In the transportation industry, product reliability is critical, and many highly sensitive electronic products, medical equipment and specialized tools are often located thousands of miles away from the end user during the manufacturing process, and in order to deliver these items to customers, they must travel by road, rail, sea and air. These items are exposed to different types of vibration environments, so they need to arrive at their destination intact during transportation, which requires appropriate measures to be taken during transportation to ensure that these sensitive items can withstand the test of the vibration environment.
At present, the popular random vibration testing technology adopts Gaussian vibration method. For this purpose, the controller is designed to generate and maintain a bell-shaped signal probability density function (PDF), where the mean is zero and the normalized kurtosis value is 3. The spectral shape of this signal is controlled by feedback and has the expected root-mean-square density (sigma). By averaging the data, Gaussian control ensures that the maximum peak acceleration generated during the process does not exceed ±3sigma, or even less. (Refer to Figure 1, which shows that the kurtosis test acceleration is Gaussian). This method guarantees the stability and reliability in the process of vibration testing.
Subsequently, this testing process eliminated the very large acceleration spikes observed in the field data. While the Gaussian random vibration testing matched the raw field data in energy, the acceleration peaks were different. Therefore, the Gaussian random vibration test measurement method cannot be completely equivalent to the real vibration condition. It can be considered an incomplete test because it cannot simulate large acceleration values. In the transport industry, these Gaussian random vibration tests cannot replicate the large acceleration peaks seen in road, rail or air transport. Therefore, the packaging industry needs better packaging solutions to protect products.

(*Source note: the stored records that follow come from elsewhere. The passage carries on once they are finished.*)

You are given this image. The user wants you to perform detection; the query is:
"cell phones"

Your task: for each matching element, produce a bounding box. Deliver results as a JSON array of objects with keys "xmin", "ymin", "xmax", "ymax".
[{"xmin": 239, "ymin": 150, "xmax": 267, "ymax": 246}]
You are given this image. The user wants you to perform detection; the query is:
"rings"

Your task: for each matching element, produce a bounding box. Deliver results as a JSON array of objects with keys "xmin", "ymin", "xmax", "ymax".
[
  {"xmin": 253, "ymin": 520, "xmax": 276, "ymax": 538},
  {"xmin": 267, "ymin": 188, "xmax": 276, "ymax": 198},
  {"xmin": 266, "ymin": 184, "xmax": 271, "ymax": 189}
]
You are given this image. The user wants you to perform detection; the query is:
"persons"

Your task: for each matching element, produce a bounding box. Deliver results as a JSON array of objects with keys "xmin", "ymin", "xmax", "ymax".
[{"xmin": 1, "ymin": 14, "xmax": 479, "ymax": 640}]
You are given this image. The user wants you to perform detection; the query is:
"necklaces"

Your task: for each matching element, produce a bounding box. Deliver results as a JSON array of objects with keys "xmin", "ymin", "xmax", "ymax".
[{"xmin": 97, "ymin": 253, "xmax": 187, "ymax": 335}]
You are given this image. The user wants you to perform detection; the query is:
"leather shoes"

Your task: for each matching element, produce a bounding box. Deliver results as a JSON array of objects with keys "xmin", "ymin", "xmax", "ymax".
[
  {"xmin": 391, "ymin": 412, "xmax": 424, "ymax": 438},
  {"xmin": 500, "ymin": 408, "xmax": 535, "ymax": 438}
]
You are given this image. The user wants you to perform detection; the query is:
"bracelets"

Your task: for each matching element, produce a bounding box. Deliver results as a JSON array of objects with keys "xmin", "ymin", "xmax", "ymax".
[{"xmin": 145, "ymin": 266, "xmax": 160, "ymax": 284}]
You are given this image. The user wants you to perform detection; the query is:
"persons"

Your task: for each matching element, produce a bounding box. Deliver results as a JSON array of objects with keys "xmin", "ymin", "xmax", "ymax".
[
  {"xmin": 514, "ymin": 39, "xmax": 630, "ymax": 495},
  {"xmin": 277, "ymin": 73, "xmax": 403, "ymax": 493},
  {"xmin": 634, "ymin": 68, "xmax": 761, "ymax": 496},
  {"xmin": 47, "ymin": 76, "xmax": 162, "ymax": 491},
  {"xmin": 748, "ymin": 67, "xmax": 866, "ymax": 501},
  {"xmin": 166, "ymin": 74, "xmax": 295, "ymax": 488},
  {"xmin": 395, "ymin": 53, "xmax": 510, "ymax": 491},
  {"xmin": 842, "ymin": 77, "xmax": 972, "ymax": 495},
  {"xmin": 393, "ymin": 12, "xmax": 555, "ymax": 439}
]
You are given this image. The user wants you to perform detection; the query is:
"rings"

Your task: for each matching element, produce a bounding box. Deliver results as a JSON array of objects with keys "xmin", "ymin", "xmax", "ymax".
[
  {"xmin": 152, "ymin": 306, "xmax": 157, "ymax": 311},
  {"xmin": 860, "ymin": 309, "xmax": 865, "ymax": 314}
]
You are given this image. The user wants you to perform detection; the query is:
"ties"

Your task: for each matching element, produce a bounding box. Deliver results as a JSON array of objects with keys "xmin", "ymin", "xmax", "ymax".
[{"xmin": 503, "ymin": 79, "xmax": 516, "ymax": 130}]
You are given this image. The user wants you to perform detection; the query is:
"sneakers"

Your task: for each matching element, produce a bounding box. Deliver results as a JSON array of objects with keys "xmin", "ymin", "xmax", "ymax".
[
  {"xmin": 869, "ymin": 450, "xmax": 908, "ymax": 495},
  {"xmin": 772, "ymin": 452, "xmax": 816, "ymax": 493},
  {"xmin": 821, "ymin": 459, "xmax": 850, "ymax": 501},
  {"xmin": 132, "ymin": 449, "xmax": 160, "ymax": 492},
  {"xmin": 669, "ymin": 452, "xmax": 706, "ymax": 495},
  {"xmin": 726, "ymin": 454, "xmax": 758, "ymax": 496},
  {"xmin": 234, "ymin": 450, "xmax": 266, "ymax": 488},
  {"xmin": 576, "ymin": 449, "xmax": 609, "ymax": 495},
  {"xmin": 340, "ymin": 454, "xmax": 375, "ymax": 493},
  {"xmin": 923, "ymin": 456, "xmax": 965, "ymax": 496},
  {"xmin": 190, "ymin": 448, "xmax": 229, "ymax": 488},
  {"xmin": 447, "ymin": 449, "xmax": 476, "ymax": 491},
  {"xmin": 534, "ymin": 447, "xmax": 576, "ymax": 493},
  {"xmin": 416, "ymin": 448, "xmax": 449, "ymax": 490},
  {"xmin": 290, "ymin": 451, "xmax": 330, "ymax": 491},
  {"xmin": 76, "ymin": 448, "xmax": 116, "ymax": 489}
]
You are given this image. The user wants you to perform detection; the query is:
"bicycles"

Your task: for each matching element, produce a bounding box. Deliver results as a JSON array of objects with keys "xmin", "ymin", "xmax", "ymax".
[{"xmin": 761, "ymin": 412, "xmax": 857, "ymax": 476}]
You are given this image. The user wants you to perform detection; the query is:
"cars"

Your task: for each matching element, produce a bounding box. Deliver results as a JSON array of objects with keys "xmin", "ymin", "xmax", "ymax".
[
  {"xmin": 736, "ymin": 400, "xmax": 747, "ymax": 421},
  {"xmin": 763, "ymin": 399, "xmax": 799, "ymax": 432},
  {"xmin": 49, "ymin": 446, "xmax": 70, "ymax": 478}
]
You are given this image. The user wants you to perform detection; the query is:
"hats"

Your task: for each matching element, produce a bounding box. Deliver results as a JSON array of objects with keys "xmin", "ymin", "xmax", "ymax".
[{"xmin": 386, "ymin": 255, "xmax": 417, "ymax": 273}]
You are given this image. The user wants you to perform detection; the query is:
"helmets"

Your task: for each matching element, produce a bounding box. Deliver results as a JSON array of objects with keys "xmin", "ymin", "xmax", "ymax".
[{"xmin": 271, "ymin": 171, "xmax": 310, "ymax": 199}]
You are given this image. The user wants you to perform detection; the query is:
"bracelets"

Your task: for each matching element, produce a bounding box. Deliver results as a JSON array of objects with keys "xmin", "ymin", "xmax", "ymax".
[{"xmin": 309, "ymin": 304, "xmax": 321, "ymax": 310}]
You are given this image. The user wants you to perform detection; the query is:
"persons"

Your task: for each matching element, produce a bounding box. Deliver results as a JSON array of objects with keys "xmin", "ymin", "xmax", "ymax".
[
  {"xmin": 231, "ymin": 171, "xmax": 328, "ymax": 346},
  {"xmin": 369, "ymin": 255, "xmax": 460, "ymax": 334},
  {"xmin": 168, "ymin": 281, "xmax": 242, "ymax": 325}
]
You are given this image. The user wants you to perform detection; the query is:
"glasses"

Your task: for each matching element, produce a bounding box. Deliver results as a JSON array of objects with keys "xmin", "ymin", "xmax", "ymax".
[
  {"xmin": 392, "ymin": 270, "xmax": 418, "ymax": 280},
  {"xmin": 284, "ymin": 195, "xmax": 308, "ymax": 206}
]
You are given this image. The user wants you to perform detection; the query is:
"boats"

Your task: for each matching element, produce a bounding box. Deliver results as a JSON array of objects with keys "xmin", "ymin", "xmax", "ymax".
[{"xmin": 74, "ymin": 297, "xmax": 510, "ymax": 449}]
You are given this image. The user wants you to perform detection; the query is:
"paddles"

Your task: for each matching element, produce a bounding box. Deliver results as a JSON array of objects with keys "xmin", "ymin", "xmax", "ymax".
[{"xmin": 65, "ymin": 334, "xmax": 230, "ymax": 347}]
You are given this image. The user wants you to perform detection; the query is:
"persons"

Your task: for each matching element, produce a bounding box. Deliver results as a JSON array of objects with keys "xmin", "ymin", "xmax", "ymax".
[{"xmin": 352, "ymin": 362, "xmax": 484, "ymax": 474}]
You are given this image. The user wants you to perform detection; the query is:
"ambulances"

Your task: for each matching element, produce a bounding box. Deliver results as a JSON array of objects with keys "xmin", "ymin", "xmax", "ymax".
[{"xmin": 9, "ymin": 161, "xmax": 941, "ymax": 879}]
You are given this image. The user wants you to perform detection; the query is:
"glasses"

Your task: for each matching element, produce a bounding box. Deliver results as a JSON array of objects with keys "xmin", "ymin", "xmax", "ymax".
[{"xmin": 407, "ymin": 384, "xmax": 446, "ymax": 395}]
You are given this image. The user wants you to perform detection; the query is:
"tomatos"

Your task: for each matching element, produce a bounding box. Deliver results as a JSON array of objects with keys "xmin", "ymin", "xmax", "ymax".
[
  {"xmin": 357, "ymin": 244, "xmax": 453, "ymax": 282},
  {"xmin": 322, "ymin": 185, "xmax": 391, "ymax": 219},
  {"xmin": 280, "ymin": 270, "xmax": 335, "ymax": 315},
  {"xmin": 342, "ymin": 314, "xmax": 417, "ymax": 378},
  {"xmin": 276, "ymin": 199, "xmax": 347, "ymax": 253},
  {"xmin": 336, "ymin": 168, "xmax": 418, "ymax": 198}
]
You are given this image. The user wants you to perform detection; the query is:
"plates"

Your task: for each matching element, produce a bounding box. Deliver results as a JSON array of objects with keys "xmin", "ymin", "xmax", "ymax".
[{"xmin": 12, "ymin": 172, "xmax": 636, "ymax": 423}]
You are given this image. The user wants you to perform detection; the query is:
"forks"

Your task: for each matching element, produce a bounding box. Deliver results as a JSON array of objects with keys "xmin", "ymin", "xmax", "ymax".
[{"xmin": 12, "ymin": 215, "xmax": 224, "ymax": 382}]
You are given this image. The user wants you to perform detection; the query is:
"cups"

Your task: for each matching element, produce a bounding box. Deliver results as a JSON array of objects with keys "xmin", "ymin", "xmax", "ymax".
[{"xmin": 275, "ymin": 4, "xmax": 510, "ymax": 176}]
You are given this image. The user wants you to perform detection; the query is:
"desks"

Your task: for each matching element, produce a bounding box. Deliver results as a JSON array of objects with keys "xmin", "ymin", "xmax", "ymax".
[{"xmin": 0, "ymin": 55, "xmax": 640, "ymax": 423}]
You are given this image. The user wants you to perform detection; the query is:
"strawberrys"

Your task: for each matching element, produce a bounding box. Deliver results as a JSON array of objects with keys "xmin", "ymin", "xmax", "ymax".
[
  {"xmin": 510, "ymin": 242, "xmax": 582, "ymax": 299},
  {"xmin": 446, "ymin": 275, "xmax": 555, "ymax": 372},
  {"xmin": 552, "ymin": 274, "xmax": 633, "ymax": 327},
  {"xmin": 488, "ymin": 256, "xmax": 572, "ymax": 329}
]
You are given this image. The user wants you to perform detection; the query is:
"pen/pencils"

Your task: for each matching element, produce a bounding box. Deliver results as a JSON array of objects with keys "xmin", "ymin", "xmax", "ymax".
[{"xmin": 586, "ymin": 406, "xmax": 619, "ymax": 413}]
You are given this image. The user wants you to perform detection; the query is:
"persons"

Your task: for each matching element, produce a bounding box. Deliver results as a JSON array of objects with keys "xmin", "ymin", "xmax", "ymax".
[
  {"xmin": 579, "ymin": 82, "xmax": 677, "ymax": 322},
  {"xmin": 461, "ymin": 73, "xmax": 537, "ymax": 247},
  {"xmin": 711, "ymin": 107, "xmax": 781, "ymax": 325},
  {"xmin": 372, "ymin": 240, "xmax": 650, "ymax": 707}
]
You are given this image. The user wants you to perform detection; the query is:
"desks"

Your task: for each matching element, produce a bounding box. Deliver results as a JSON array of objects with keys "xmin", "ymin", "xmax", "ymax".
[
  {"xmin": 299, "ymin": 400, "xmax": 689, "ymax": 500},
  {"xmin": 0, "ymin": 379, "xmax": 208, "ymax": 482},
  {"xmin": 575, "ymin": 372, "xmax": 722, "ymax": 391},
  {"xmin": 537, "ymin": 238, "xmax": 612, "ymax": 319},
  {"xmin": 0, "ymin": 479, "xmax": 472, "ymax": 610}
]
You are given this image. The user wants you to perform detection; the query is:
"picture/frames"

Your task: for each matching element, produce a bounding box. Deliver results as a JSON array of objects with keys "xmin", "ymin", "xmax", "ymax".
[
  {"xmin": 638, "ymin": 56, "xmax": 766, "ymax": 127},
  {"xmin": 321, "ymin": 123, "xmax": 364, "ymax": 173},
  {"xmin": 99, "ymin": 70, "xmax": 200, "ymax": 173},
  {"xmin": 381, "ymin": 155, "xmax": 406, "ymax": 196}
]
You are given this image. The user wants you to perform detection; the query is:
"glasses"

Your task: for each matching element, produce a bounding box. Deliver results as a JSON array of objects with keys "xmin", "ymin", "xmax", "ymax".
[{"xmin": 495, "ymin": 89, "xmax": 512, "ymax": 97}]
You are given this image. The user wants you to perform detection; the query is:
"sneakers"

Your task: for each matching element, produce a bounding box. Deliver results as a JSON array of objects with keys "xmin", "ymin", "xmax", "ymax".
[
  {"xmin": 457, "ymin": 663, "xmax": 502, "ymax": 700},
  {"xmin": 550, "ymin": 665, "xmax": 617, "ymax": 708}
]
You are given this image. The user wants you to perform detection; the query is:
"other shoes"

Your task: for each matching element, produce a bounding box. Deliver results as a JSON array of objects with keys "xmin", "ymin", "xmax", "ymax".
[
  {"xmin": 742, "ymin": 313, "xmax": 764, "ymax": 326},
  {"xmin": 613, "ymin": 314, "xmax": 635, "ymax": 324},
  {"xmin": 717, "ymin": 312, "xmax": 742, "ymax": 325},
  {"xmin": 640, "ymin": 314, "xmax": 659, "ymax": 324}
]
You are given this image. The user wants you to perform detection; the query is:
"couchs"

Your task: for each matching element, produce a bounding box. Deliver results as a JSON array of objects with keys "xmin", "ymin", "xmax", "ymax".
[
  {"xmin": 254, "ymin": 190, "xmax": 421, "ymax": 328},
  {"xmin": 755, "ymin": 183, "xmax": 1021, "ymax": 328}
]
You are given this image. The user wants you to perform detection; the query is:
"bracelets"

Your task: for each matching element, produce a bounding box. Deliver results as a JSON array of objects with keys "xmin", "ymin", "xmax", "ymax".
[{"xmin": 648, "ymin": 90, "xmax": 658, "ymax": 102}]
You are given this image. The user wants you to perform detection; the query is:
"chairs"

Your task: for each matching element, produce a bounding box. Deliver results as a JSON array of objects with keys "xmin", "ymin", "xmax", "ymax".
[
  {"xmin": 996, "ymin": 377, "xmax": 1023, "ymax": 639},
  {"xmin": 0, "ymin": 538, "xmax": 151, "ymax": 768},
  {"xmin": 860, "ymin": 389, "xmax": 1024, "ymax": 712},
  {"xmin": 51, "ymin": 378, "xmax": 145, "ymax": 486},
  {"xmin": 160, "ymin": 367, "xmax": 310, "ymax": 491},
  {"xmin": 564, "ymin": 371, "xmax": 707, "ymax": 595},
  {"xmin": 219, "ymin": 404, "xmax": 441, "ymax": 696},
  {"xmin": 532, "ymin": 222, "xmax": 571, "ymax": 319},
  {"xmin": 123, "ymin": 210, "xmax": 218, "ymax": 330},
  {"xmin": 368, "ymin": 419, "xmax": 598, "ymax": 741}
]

Rather than using Gaussian random vibration for product testing, it is better to simulate field data more realistically by adjusting the probability distribution of excitation. This method requires adjusting the kurtosis parameter. Kurtosis is a statistical term used to describe the distribution of data. In simple terms, kurtosis describes the amount of peak acceleration in a data set. If you want more large peak accelerations in the test, you need to increase the kurtosis parameter. By increasing the kurtosis, a larger peak acceleration can be included without increasing the total energy of the test. This adjustment can more accurately simulate the real vibration scene and provide more realistic test results.
From Figure 2 we can observe that kurtosis is a measure of the size of the “tail” of the probability distribution. A dataset with a higher kurtosis value will present a distribution curve with a higher peak in the mean, along with a longer “tail”, or in other words, more data points at the extreme value. Compared to a traditional Gaussian distribution (a kurtosis value of 3), the distribution with a kurtosis value of 5.7 shown in Figure 2 has more data points in the “tail”, that is, data points that are far from the mean.
Note that kurtosis values contain a higher peak acceleration (±6 sigma) than Gaussian (±3 sigma). Also, note that kurtosis control distributions are more similar in real life measurements than Gaussian distributions.
For the transportation industry, the use of random vibration excitation with higher kurtosis value in vibration testing may be preferable to the Gaussian test excitation commonly used at present. Recent studies have shown that the vibration data in real life do not conform to the Gaussian distribution, but are closer to the distribution with higher kurtosis levels. Figure 2 shows how a distribution with a higher kurtosis is closer to the actual measured data than a Gaussian distribution. Therefore, random vibration excitation with a higher kurtosis value can more accurately simulate the real vibration situation and may be more suitable for the transportation industry.